Initially, two temporary bridges were built in August 2006. While this detour alleviated a significant portion of the economic impact to the area, vehicles over 28 feet could not use it. In June 2008, new temporary bridges which could accommodate longer vehicles were constructed. The detour via the bridges is one-way, controlled by traffic lights. At the height of the tourist season, this has sometimes resulted in significant delays. The temporary bridges access a road grade on the north side of the Merced River, which is a vestige of the Yosemite Valley Railroad.
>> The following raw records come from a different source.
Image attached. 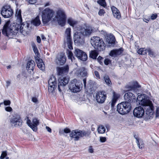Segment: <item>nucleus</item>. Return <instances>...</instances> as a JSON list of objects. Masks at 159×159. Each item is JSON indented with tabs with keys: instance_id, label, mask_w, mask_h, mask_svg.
<instances>
[{
	"instance_id": "obj_57",
	"label": "nucleus",
	"mask_w": 159,
	"mask_h": 159,
	"mask_svg": "<svg viewBox=\"0 0 159 159\" xmlns=\"http://www.w3.org/2000/svg\"><path fill=\"white\" fill-rule=\"evenodd\" d=\"M46 128L48 132H49V133H51L52 130L50 128H49V127L46 126Z\"/></svg>"
},
{
	"instance_id": "obj_13",
	"label": "nucleus",
	"mask_w": 159,
	"mask_h": 159,
	"mask_svg": "<svg viewBox=\"0 0 159 159\" xmlns=\"http://www.w3.org/2000/svg\"><path fill=\"white\" fill-rule=\"evenodd\" d=\"M74 53L76 56L81 60L84 61L87 58V56L85 53L79 49H75Z\"/></svg>"
},
{
	"instance_id": "obj_8",
	"label": "nucleus",
	"mask_w": 159,
	"mask_h": 159,
	"mask_svg": "<svg viewBox=\"0 0 159 159\" xmlns=\"http://www.w3.org/2000/svg\"><path fill=\"white\" fill-rule=\"evenodd\" d=\"M91 43L94 48L98 50H100L101 47L104 45L102 39L98 37H92L91 39Z\"/></svg>"
},
{
	"instance_id": "obj_52",
	"label": "nucleus",
	"mask_w": 159,
	"mask_h": 159,
	"mask_svg": "<svg viewBox=\"0 0 159 159\" xmlns=\"http://www.w3.org/2000/svg\"><path fill=\"white\" fill-rule=\"evenodd\" d=\"M94 74L98 78H100V75L98 72L97 71H95Z\"/></svg>"
},
{
	"instance_id": "obj_58",
	"label": "nucleus",
	"mask_w": 159,
	"mask_h": 159,
	"mask_svg": "<svg viewBox=\"0 0 159 159\" xmlns=\"http://www.w3.org/2000/svg\"><path fill=\"white\" fill-rule=\"evenodd\" d=\"M37 42H38L39 43H40L41 42V39L40 37L39 36H38L37 37Z\"/></svg>"
},
{
	"instance_id": "obj_19",
	"label": "nucleus",
	"mask_w": 159,
	"mask_h": 159,
	"mask_svg": "<svg viewBox=\"0 0 159 159\" xmlns=\"http://www.w3.org/2000/svg\"><path fill=\"white\" fill-rule=\"evenodd\" d=\"M57 70L59 75H66L68 71V66H66L63 67H58Z\"/></svg>"
},
{
	"instance_id": "obj_47",
	"label": "nucleus",
	"mask_w": 159,
	"mask_h": 159,
	"mask_svg": "<svg viewBox=\"0 0 159 159\" xmlns=\"http://www.w3.org/2000/svg\"><path fill=\"white\" fill-rule=\"evenodd\" d=\"M3 103L5 105H9L11 103V102L9 100H6L4 101Z\"/></svg>"
},
{
	"instance_id": "obj_11",
	"label": "nucleus",
	"mask_w": 159,
	"mask_h": 159,
	"mask_svg": "<svg viewBox=\"0 0 159 159\" xmlns=\"http://www.w3.org/2000/svg\"><path fill=\"white\" fill-rule=\"evenodd\" d=\"M69 78L66 77H61L58 80V88L59 92H61L65 89L66 85L69 82Z\"/></svg>"
},
{
	"instance_id": "obj_5",
	"label": "nucleus",
	"mask_w": 159,
	"mask_h": 159,
	"mask_svg": "<svg viewBox=\"0 0 159 159\" xmlns=\"http://www.w3.org/2000/svg\"><path fill=\"white\" fill-rule=\"evenodd\" d=\"M131 105L129 102H123L118 104L117 110L120 114L124 115L128 113L131 110Z\"/></svg>"
},
{
	"instance_id": "obj_62",
	"label": "nucleus",
	"mask_w": 159,
	"mask_h": 159,
	"mask_svg": "<svg viewBox=\"0 0 159 159\" xmlns=\"http://www.w3.org/2000/svg\"><path fill=\"white\" fill-rule=\"evenodd\" d=\"M7 86H9V85L10 84V81H7Z\"/></svg>"
},
{
	"instance_id": "obj_43",
	"label": "nucleus",
	"mask_w": 159,
	"mask_h": 159,
	"mask_svg": "<svg viewBox=\"0 0 159 159\" xmlns=\"http://www.w3.org/2000/svg\"><path fill=\"white\" fill-rule=\"evenodd\" d=\"M26 1L30 4H34L36 2V0H26Z\"/></svg>"
},
{
	"instance_id": "obj_7",
	"label": "nucleus",
	"mask_w": 159,
	"mask_h": 159,
	"mask_svg": "<svg viewBox=\"0 0 159 159\" xmlns=\"http://www.w3.org/2000/svg\"><path fill=\"white\" fill-rule=\"evenodd\" d=\"M81 84L79 80L76 79L72 80L69 86V89L72 92L77 93L81 90Z\"/></svg>"
},
{
	"instance_id": "obj_61",
	"label": "nucleus",
	"mask_w": 159,
	"mask_h": 159,
	"mask_svg": "<svg viewBox=\"0 0 159 159\" xmlns=\"http://www.w3.org/2000/svg\"><path fill=\"white\" fill-rule=\"evenodd\" d=\"M83 81L84 84V87H85L86 84V79H83Z\"/></svg>"
},
{
	"instance_id": "obj_44",
	"label": "nucleus",
	"mask_w": 159,
	"mask_h": 159,
	"mask_svg": "<svg viewBox=\"0 0 159 159\" xmlns=\"http://www.w3.org/2000/svg\"><path fill=\"white\" fill-rule=\"evenodd\" d=\"M103 58L99 56L97 58V60L99 63L101 64L102 63V60Z\"/></svg>"
},
{
	"instance_id": "obj_29",
	"label": "nucleus",
	"mask_w": 159,
	"mask_h": 159,
	"mask_svg": "<svg viewBox=\"0 0 159 159\" xmlns=\"http://www.w3.org/2000/svg\"><path fill=\"white\" fill-rule=\"evenodd\" d=\"M115 39L114 36L112 34H110L107 36V41L109 43H114Z\"/></svg>"
},
{
	"instance_id": "obj_26",
	"label": "nucleus",
	"mask_w": 159,
	"mask_h": 159,
	"mask_svg": "<svg viewBox=\"0 0 159 159\" xmlns=\"http://www.w3.org/2000/svg\"><path fill=\"white\" fill-rule=\"evenodd\" d=\"M140 87L141 86L138 84L137 82H134L133 85H127L126 86L125 88L128 90L129 91L134 90L135 89Z\"/></svg>"
},
{
	"instance_id": "obj_27",
	"label": "nucleus",
	"mask_w": 159,
	"mask_h": 159,
	"mask_svg": "<svg viewBox=\"0 0 159 159\" xmlns=\"http://www.w3.org/2000/svg\"><path fill=\"white\" fill-rule=\"evenodd\" d=\"M16 16L17 17V22H18L19 24H21L22 21L21 10H16Z\"/></svg>"
},
{
	"instance_id": "obj_31",
	"label": "nucleus",
	"mask_w": 159,
	"mask_h": 159,
	"mask_svg": "<svg viewBox=\"0 0 159 159\" xmlns=\"http://www.w3.org/2000/svg\"><path fill=\"white\" fill-rule=\"evenodd\" d=\"M98 54V52L96 50L91 51L89 53V57L93 59H96Z\"/></svg>"
},
{
	"instance_id": "obj_24",
	"label": "nucleus",
	"mask_w": 159,
	"mask_h": 159,
	"mask_svg": "<svg viewBox=\"0 0 159 159\" xmlns=\"http://www.w3.org/2000/svg\"><path fill=\"white\" fill-rule=\"evenodd\" d=\"M124 98L126 102H128L133 101L134 99H135L134 95L130 92L125 93L124 95Z\"/></svg>"
},
{
	"instance_id": "obj_6",
	"label": "nucleus",
	"mask_w": 159,
	"mask_h": 159,
	"mask_svg": "<svg viewBox=\"0 0 159 159\" xmlns=\"http://www.w3.org/2000/svg\"><path fill=\"white\" fill-rule=\"evenodd\" d=\"M54 12L53 10L47 8L42 12V21L44 24H47L53 17Z\"/></svg>"
},
{
	"instance_id": "obj_2",
	"label": "nucleus",
	"mask_w": 159,
	"mask_h": 159,
	"mask_svg": "<svg viewBox=\"0 0 159 159\" xmlns=\"http://www.w3.org/2000/svg\"><path fill=\"white\" fill-rule=\"evenodd\" d=\"M137 101L139 105L144 107L147 117L149 119L152 118L154 108L152 102L149 99L148 97L144 94L138 95Z\"/></svg>"
},
{
	"instance_id": "obj_34",
	"label": "nucleus",
	"mask_w": 159,
	"mask_h": 159,
	"mask_svg": "<svg viewBox=\"0 0 159 159\" xmlns=\"http://www.w3.org/2000/svg\"><path fill=\"white\" fill-rule=\"evenodd\" d=\"M56 84H48V90L49 93H52L53 92L56 88Z\"/></svg>"
},
{
	"instance_id": "obj_16",
	"label": "nucleus",
	"mask_w": 159,
	"mask_h": 159,
	"mask_svg": "<svg viewBox=\"0 0 159 159\" xmlns=\"http://www.w3.org/2000/svg\"><path fill=\"white\" fill-rule=\"evenodd\" d=\"M10 122L12 125L18 127L21 125L22 121L19 116L15 115L11 119Z\"/></svg>"
},
{
	"instance_id": "obj_21",
	"label": "nucleus",
	"mask_w": 159,
	"mask_h": 159,
	"mask_svg": "<svg viewBox=\"0 0 159 159\" xmlns=\"http://www.w3.org/2000/svg\"><path fill=\"white\" fill-rule=\"evenodd\" d=\"M76 74L79 77L86 76L88 74L86 70L84 67L77 70L76 72Z\"/></svg>"
},
{
	"instance_id": "obj_51",
	"label": "nucleus",
	"mask_w": 159,
	"mask_h": 159,
	"mask_svg": "<svg viewBox=\"0 0 159 159\" xmlns=\"http://www.w3.org/2000/svg\"><path fill=\"white\" fill-rule=\"evenodd\" d=\"M70 132V130L68 128H65L64 129V132L66 133H68Z\"/></svg>"
},
{
	"instance_id": "obj_15",
	"label": "nucleus",
	"mask_w": 159,
	"mask_h": 159,
	"mask_svg": "<svg viewBox=\"0 0 159 159\" xmlns=\"http://www.w3.org/2000/svg\"><path fill=\"white\" fill-rule=\"evenodd\" d=\"M106 95L104 91H99L96 93V99L100 103L104 102L106 98Z\"/></svg>"
},
{
	"instance_id": "obj_33",
	"label": "nucleus",
	"mask_w": 159,
	"mask_h": 159,
	"mask_svg": "<svg viewBox=\"0 0 159 159\" xmlns=\"http://www.w3.org/2000/svg\"><path fill=\"white\" fill-rule=\"evenodd\" d=\"M32 23L36 26L39 25L41 24V21L39 20V16H37L36 18L32 20Z\"/></svg>"
},
{
	"instance_id": "obj_3",
	"label": "nucleus",
	"mask_w": 159,
	"mask_h": 159,
	"mask_svg": "<svg viewBox=\"0 0 159 159\" xmlns=\"http://www.w3.org/2000/svg\"><path fill=\"white\" fill-rule=\"evenodd\" d=\"M74 35V42L78 45L83 44L84 42V37L89 36L92 33L93 30L90 26L80 27Z\"/></svg>"
},
{
	"instance_id": "obj_14",
	"label": "nucleus",
	"mask_w": 159,
	"mask_h": 159,
	"mask_svg": "<svg viewBox=\"0 0 159 159\" xmlns=\"http://www.w3.org/2000/svg\"><path fill=\"white\" fill-rule=\"evenodd\" d=\"M27 124L34 131H36L37 130V126L39 124V121L36 118H34L32 122L30 120L28 119Z\"/></svg>"
},
{
	"instance_id": "obj_12",
	"label": "nucleus",
	"mask_w": 159,
	"mask_h": 159,
	"mask_svg": "<svg viewBox=\"0 0 159 159\" xmlns=\"http://www.w3.org/2000/svg\"><path fill=\"white\" fill-rule=\"evenodd\" d=\"M65 34L66 36V40L65 41L67 44V46L70 49H73L72 46V41L70 38V29L67 28L65 31Z\"/></svg>"
},
{
	"instance_id": "obj_18",
	"label": "nucleus",
	"mask_w": 159,
	"mask_h": 159,
	"mask_svg": "<svg viewBox=\"0 0 159 159\" xmlns=\"http://www.w3.org/2000/svg\"><path fill=\"white\" fill-rule=\"evenodd\" d=\"M35 66V62L33 60H31L27 62L26 68L30 74H33L34 73V69Z\"/></svg>"
},
{
	"instance_id": "obj_17",
	"label": "nucleus",
	"mask_w": 159,
	"mask_h": 159,
	"mask_svg": "<svg viewBox=\"0 0 159 159\" xmlns=\"http://www.w3.org/2000/svg\"><path fill=\"white\" fill-rule=\"evenodd\" d=\"M144 113V110L141 106L136 107L133 111L134 116L138 118H141L143 115Z\"/></svg>"
},
{
	"instance_id": "obj_37",
	"label": "nucleus",
	"mask_w": 159,
	"mask_h": 159,
	"mask_svg": "<svg viewBox=\"0 0 159 159\" xmlns=\"http://www.w3.org/2000/svg\"><path fill=\"white\" fill-rule=\"evenodd\" d=\"M104 79L106 84L109 86H111V82L108 76H105L104 77Z\"/></svg>"
},
{
	"instance_id": "obj_45",
	"label": "nucleus",
	"mask_w": 159,
	"mask_h": 159,
	"mask_svg": "<svg viewBox=\"0 0 159 159\" xmlns=\"http://www.w3.org/2000/svg\"><path fill=\"white\" fill-rule=\"evenodd\" d=\"M100 140L101 142H105L106 140V138L105 137H100Z\"/></svg>"
},
{
	"instance_id": "obj_49",
	"label": "nucleus",
	"mask_w": 159,
	"mask_h": 159,
	"mask_svg": "<svg viewBox=\"0 0 159 159\" xmlns=\"http://www.w3.org/2000/svg\"><path fill=\"white\" fill-rule=\"evenodd\" d=\"M110 60L108 59H106L104 61V63L105 65H107L109 64Z\"/></svg>"
},
{
	"instance_id": "obj_54",
	"label": "nucleus",
	"mask_w": 159,
	"mask_h": 159,
	"mask_svg": "<svg viewBox=\"0 0 159 159\" xmlns=\"http://www.w3.org/2000/svg\"><path fill=\"white\" fill-rule=\"evenodd\" d=\"M148 52L147 51V49H144L143 48V50L142 52V55H145L147 53V52Z\"/></svg>"
},
{
	"instance_id": "obj_9",
	"label": "nucleus",
	"mask_w": 159,
	"mask_h": 159,
	"mask_svg": "<svg viewBox=\"0 0 159 159\" xmlns=\"http://www.w3.org/2000/svg\"><path fill=\"white\" fill-rule=\"evenodd\" d=\"M87 134V133L84 131L75 130L72 131L70 134V137L74 139L75 141H78L80 137H82Z\"/></svg>"
},
{
	"instance_id": "obj_4",
	"label": "nucleus",
	"mask_w": 159,
	"mask_h": 159,
	"mask_svg": "<svg viewBox=\"0 0 159 159\" xmlns=\"http://www.w3.org/2000/svg\"><path fill=\"white\" fill-rule=\"evenodd\" d=\"M66 16L65 12L61 9L58 10L56 12V15L53 18V20L57 22L58 24L61 26L65 25Z\"/></svg>"
},
{
	"instance_id": "obj_25",
	"label": "nucleus",
	"mask_w": 159,
	"mask_h": 159,
	"mask_svg": "<svg viewBox=\"0 0 159 159\" xmlns=\"http://www.w3.org/2000/svg\"><path fill=\"white\" fill-rule=\"evenodd\" d=\"M35 59L38 68L42 70H44L45 69V66L42 60L38 57H36Z\"/></svg>"
},
{
	"instance_id": "obj_23",
	"label": "nucleus",
	"mask_w": 159,
	"mask_h": 159,
	"mask_svg": "<svg viewBox=\"0 0 159 159\" xmlns=\"http://www.w3.org/2000/svg\"><path fill=\"white\" fill-rule=\"evenodd\" d=\"M112 93L113 96L110 102V103L111 104V107H113L116 103L117 100L119 98V95L113 91H112Z\"/></svg>"
},
{
	"instance_id": "obj_56",
	"label": "nucleus",
	"mask_w": 159,
	"mask_h": 159,
	"mask_svg": "<svg viewBox=\"0 0 159 159\" xmlns=\"http://www.w3.org/2000/svg\"><path fill=\"white\" fill-rule=\"evenodd\" d=\"M32 101L34 102H36L37 101V99L35 97H33L32 99Z\"/></svg>"
},
{
	"instance_id": "obj_20",
	"label": "nucleus",
	"mask_w": 159,
	"mask_h": 159,
	"mask_svg": "<svg viewBox=\"0 0 159 159\" xmlns=\"http://www.w3.org/2000/svg\"><path fill=\"white\" fill-rule=\"evenodd\" d=\"M123 51L122 48L113 50L111 51L109 54L110 56L115 57L121 54Z\"/></svg>"
},
{
	"instance_id": "obj_53",
	"label": "nucleus",
	"mask_w": 159,
	"mask_h": 159,
	"mask_svg": "<svg viewBox=\"0 0 159 159\" xmlns=\"http://www.w3.org/2000/svg\"><path fill=\"white\" fill-rule=\"evenodd\" d=\"M143 50V48H141L139 49L138 51V53L139 54L142 55V52Z\"/></svg>"
},
{
	"instance_id": "obj_38",
	"label": "nucleus",
	"mask_w": 159,
	"mask_h": 159,
	"mask_svg": "<svg viewBox=\"0 0 159 159\" xmlns=\"http://www.w3.org/2000/svg\"><path fill=\"white\" fill-rule=\"evenodd\" d=\"M147 51L148 53V55L151 57H154L155 56V54L150 48L147 49Z\"/></svg>"
},
{
	"instance_id": "obj_60",
	"label": "nucleus",
	"mask_w": 159,
	"mask_h": 159,
	"mask_svg": "<svg viewBox=\"0 0 159 159\" xmlns=\"http://www.w3.org/2000/svg\"><path fill=\"white\" fill-rule=\"evenodd\" d=\"M41 37L42 38V39L43 40H45L46 39V38L43 35H41Z\"/></svg>"
},
{
	"instance_id": "obj_22",
	"label": "nucleus",
	"mask_w": 159,
	"mask_h": 159,
	"mask_svg": "<svg viewBox=\"0 0 159 159\" xmlns=\"http://www.w3.org/2000/svg\"><path fill=\"white\" fill-rule=\"evenodd\" d=\"M112 14L114 17L118 20L121 18V15L119 11L114 6L111 7Z\"/></svg>"
},
{
	"instance_id": "obj_50",
	"label": "nucleus",
	"mask_w": 159,
	"mask_h": 159,
	"mask_svg": "<svg viewBox=\"0 0 159 159\" xmlns=\"http://www.w3.org/2000/svg\"><path fill=\"white\" fill-rule=\"evenodd\" d=\"M5 110L7 111L10 112L12 111V109L11 107H6Z\"/></svg>"
},
{
	"instance_id": "obj_42",
	"label": "nucleus",
	"mask_w": 159,
	"mask_h": 159,
	"mask_svg": "<svg viewBox=\"0 0 159 159\" xmlns=\"http://www.w3.org/2000/svg\"><path fill=\"white\" fill-rule=\"evenodd\" d=\"M105 13V11L103 9H100V10L98 12V14L100 16H102Z\"/></svg>"
},
{
	"instance_id": "obj_40",
	"label": "nucleus",
	"mask_w": 159,
	"mask_h": 159,
	"mask_svg": "<svg viewBox=\"0 0 159 159\" xmlns=\"http://www.w3.org/2000/svg\"><path fill=\"white\" fill-rule=\"evenodd\" d=\"M7 155V152L5 151H2L1 155L0 157V159H4Z\"/></svg>"
},
{
	"instance_id": "obj_41",
	"label": "nucleus",
	"mask_w": 159,
	"mask_h": 159,
	"mask_svg": "<svg viewBox=\"0 0 159 159\" xmlns=\"http://www.w3.org/2000/svg\"><path fill=\"white\" fill-rule=\"evenodd\" d=\"M97 2L98 4L104 7H105L106 6V3L105 1H98Z\"/></svg>"
},
{
	"instance_id": "obj_36",
	"label": "nucleus",
	"mask_w": 159,
	"mask_h": 159,
	"mask_svg": "<svg viewBox=\"0 0 159 159\" xmlns=\"http://www.w3.org/2000/svg\"><path fill=\"white\" fill-rule=\"evenodd\" d=\"M48 84H57V81L56 78L54 76H51L48 81Z\"/></svg>"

Repair of the highway was on permanent hold due to the encroachment of an endangered species into the slide area. In 2012, Assemblymember Kristin Olsen authored legislation that would allow the California Department of Fish and Game to do an initial take of the Limestone Salamander and place it in an Ecological Reserve. The legislation paved the way to restoring this important access route to Yosemite. Known officially as Assembly Bill No. 1973, it passed both houses of the California State Legislature and was signed into law by Gov. Governor Jerry Brown on July 13, 2012. After considering the option of a tunnel, Caltrans settled on a rock shed design in 2014.

===Ferguson Rock Shed===

Caltrans plans to restore the original route of Highway 140 by building a protective rock shed, with construction split into two distinct projects:

- Phase 1: Removing the existing talus material (approx. 320,000 tons) and installing cable drapery to minimize additional rock fall. Work began in early 2021.
- Phase 2: Constructing a 675 foot rock shed structure on the same alignment.

Construction on the rock shed is expected to begin in Summer 2025 and last five years. Estimate construction cost – $285,000,000 (Delivered through one contract). Construction has been delayed because slide talus material continues to fall and this requires continued removal. Material continues to fall as of July 2024.